§ **Dados do exercício**
•••••
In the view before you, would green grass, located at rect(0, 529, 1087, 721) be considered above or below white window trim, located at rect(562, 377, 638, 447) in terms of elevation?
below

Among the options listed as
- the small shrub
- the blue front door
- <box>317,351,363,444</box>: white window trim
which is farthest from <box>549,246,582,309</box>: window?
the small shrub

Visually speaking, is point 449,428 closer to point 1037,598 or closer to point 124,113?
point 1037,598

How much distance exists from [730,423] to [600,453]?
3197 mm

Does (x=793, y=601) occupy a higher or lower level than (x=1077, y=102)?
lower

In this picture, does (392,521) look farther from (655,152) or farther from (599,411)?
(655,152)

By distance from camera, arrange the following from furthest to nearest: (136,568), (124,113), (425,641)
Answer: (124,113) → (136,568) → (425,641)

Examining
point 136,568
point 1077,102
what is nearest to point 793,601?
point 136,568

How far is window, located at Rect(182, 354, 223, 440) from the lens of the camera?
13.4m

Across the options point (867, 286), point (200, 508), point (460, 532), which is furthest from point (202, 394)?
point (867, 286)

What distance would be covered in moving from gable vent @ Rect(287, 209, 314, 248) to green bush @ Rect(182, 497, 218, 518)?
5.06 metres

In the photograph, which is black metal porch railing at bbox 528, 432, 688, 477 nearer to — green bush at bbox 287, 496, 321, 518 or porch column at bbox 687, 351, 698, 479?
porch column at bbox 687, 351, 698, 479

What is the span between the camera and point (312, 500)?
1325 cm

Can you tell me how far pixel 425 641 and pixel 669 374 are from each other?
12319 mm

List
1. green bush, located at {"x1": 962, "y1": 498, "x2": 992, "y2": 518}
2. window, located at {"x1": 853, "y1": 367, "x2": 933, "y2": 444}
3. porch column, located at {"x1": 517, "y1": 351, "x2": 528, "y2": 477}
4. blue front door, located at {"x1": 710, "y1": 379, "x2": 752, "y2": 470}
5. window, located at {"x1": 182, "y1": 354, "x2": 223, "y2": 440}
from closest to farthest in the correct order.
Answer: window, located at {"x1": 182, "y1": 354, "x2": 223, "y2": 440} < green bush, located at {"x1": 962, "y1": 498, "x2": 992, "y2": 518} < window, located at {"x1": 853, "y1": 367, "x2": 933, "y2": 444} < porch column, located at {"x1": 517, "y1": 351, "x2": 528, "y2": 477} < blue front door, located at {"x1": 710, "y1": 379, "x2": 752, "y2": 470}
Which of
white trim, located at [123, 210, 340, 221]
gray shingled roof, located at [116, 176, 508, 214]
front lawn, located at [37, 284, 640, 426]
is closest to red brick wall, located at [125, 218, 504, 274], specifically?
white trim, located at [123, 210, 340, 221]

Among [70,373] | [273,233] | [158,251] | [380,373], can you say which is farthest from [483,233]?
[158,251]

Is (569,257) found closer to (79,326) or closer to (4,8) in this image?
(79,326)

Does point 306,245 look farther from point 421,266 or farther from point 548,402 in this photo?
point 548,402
•••••
§ **Descrição do problema**
Reproduza fielmente o trecho dos dados que começa na linha que contém "How far is window, located" e termina na linha que contém "5.06 metres", incluindo essas duas linhas.

§ **Solução da tarefa**
How far is window, located at Rect(182, 354, 223, 440) from the lens of the camera?
13.4m

Across the options point (867, 286), point (200, 508), point (460, 532), which is furthest from point (202, 394)?
point (867, 286)

What distance would be covered in moving from gable vent @ Rect(287, 209, 314, 248) to green bush @ Rect(182, 497, 218, 518)?
5.06 metres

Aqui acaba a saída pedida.